No estudo “Hedge e especulação com derivativos cambiais: evidências de operações cotidianas”, publicado na RAC-Revista de Administração Contemporânea, João Luis Guillaumon Lopes, Rafael Felipe Schiozer e Hsia Hua Sheng, da FGV-EAESP, investigam o uso de derivativos de moedas por parte de empresas não financeiras brasileiras.
 
Os resultados desse estudo quantitativo, que tomou como base 29 mil operações de derivativos cambiais entre os anos de 2003 e 2011, mostram que, no período de 2003 a 2008, houve um forte componente especulativo nas decisões quotidianas dos gestores financeiros.

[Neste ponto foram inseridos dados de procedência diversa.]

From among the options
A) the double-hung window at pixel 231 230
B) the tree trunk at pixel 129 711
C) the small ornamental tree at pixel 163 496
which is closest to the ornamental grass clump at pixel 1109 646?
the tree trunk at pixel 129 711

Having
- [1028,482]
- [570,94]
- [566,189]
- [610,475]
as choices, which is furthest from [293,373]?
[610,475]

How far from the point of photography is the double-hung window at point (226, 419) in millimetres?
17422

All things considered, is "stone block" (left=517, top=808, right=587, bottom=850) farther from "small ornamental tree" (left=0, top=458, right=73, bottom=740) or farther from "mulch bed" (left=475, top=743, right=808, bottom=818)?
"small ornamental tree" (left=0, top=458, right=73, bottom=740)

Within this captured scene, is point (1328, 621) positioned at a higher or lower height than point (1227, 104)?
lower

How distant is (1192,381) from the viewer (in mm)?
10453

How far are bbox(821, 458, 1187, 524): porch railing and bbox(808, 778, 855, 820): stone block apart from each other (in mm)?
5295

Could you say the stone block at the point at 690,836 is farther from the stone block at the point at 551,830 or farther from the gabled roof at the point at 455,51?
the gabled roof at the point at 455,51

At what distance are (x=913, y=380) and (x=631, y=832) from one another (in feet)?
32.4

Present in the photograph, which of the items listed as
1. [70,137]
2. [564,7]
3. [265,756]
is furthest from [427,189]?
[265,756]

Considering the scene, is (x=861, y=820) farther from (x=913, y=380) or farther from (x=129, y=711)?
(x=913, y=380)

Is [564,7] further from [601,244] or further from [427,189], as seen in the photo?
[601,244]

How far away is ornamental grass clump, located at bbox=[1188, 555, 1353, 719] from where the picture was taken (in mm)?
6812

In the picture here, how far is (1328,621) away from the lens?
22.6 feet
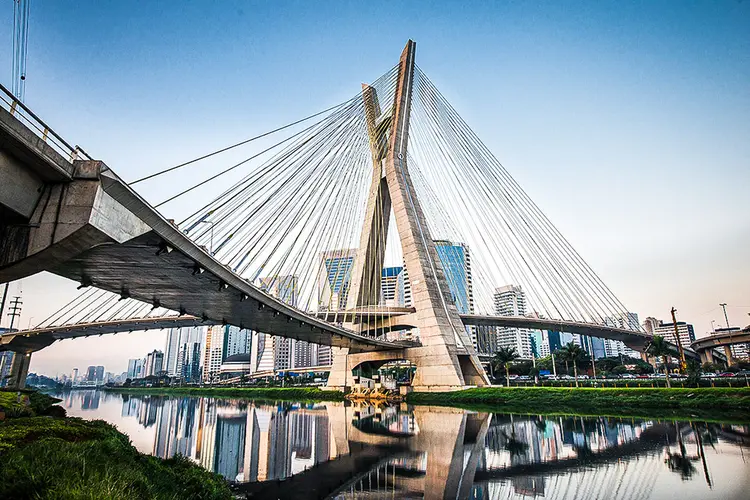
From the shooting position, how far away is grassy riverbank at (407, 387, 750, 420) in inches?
874

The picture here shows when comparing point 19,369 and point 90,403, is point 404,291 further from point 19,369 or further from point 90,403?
point 19,369

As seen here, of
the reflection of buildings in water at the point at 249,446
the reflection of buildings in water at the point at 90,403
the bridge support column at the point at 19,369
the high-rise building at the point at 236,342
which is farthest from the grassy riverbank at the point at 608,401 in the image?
the high-rise building at the point at 236,342

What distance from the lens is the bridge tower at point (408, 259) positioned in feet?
120

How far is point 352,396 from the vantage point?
42.7m

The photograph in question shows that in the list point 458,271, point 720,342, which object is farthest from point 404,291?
point 720,342

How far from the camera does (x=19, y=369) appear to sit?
45000 mm

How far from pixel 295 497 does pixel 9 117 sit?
27.6 ft

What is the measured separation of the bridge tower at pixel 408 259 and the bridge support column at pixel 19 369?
34661 mm

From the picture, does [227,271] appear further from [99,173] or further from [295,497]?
[295,497]

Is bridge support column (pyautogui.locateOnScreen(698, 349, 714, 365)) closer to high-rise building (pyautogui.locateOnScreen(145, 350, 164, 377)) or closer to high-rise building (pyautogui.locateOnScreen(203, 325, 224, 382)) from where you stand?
high-rise building (pyautogui.locateOnScreen(203, 325, 224, 382))

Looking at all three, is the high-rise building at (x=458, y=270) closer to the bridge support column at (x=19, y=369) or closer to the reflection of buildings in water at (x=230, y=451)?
the reflection of buildings in water at (x=230, y=451)

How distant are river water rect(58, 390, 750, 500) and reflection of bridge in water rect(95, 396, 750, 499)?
28 mm

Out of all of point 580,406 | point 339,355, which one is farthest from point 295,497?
point 339,355

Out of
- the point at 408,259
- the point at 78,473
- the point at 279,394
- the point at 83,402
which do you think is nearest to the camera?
the point at 78,473
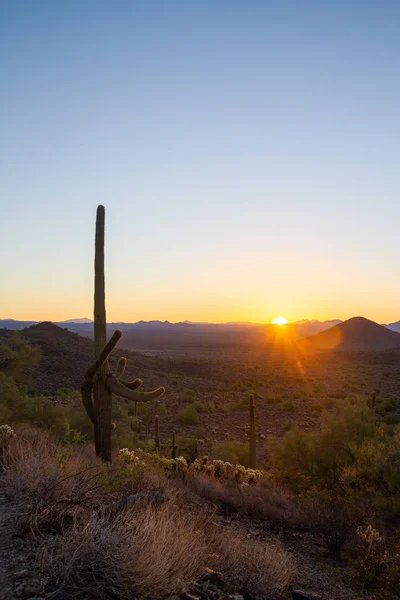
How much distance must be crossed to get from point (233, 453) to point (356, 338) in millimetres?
122072

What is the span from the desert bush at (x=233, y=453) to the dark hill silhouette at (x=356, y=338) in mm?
107571

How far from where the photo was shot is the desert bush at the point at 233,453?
67.6 ft

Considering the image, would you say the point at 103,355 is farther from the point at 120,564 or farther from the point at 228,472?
the point at 120,564

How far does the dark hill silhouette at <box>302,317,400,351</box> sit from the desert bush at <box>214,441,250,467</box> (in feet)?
353

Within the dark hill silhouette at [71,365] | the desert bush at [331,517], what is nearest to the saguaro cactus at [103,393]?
the desert bush at [331,517]

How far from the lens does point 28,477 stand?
7.59 metres

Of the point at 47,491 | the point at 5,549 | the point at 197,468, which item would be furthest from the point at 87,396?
the point at 5,549

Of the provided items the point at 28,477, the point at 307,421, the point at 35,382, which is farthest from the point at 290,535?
the point at 35,382

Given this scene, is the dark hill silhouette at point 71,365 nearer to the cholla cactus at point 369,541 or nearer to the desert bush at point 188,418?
the desert bush at point 188,418

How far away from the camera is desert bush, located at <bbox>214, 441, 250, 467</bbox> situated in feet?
67.6

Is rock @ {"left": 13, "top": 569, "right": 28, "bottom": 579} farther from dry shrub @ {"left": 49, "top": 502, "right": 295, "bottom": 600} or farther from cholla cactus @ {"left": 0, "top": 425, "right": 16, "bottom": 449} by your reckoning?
cholla cactus @ {"left": 0, "top": 425, "right": 16, "bottom": 449}

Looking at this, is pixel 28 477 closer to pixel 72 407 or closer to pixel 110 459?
pixel 110 459

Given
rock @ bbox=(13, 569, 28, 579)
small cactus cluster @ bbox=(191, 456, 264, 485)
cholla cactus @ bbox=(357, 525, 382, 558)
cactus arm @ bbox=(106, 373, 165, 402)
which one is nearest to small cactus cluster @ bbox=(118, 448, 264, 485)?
small cactus cluster @ bbox=(191, 456, 264, 485)

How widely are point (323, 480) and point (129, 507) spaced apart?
28.8ft
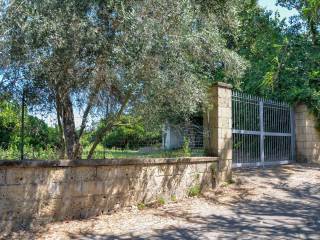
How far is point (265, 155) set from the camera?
12.8 m

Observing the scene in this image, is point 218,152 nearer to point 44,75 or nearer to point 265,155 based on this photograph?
point 265,155

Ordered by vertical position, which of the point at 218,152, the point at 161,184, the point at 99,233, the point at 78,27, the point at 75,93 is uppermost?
the point at 78,27

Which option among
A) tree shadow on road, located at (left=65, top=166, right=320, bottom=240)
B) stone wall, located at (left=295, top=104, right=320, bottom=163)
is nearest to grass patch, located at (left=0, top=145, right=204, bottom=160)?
tree shadow on road, located at (left=65, top=166, right=320, bottom=240)

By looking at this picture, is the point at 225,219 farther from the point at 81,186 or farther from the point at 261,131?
the point at 261,131

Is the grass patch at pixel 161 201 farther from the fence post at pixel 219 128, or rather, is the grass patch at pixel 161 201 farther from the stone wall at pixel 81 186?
the fence post at pixel 219 128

Já no período de 2009 a 2011, não foi identificado tal comportamento. “Os resultados reforçam a evidência de que as grandes perdas com derivativos cambiais em 2008 tenham funcionado como um alerta para gestores, conselheiros, investidores e reguladores, que passaram a monitorar mais atentamente as operações com derivativos”, afirmam os pesquisadores.
 
Os indícios de comportamento especulativo, segundo Lopes, Schiozer e Sheng, vêm do fato de os gestores financeiros desmontarem as posições de hedge para obter lucro, deixando as empresas expostas ao risco operacional do negócio, ou seja, os gestores se aproveitariam da exposição natural das empresas (82% das companhias da amostra têm histórico de importação e exportação) para fazer trading, decidindo quando manter a exposição “hedgeada” ou não. “Tal resultado é relevante quando pensamos nas implicações que isso representa em termos de governança corporativa, ou seja, para a identificação, seja pelos acionistas, pelo conselho, ou pela alta administração da empresa, da real exposição ao risco assumida pela companhia”, argumentam os autores do estudo.
 
Ao avaliar o perfil das empresas que apresentam indícios de especulação, a pesquisa revela que as de capital nacional e aberto têm menor propensão ao comportamento especulativo, “o que é coerente com a maior divulgação de informações e melhores práticas de governança que as companhias listadas em bolsa precisam adotar”, afirmam Lopes, Schiozer e Sheng.
 
Por outro lado, são multinacionais de capital negociado em bolsa que se destacam entre as empresas com maior propensão ao comportamento especulativo. O que explicaria esse resultado? Segundo os autores da pesquisa, os gestores dessas empresas tendem a acreditar que têm maior vantagem informacional e expertise quanto ao mercado de câmbio e, além disso, estão mais distantes dos controladores.
 
Lopes, Schiozer e Sheng concluem que há uma linha tênue e perigosa entre as operações de hedge e as especulativas, “não sendo possível distinguir claramente as operações destinadas a reduzir o risco financeiro da empresa daquelas que objetivam um retorno positivo per se”. A partir do momento em que as empresas são levadas a utilizar derivativos para seu gerenciamento de risco, a mudança para uma atitude de tomar posições buscando resultados financeiros positivos parece ser comum. “Aparentemente, ao decidir pelo hedge, a empresa pode estar, na verdade, utilizando uma exposição existente para justificar a tomada de uma posição especulativa”, afirmam os pesquisadores.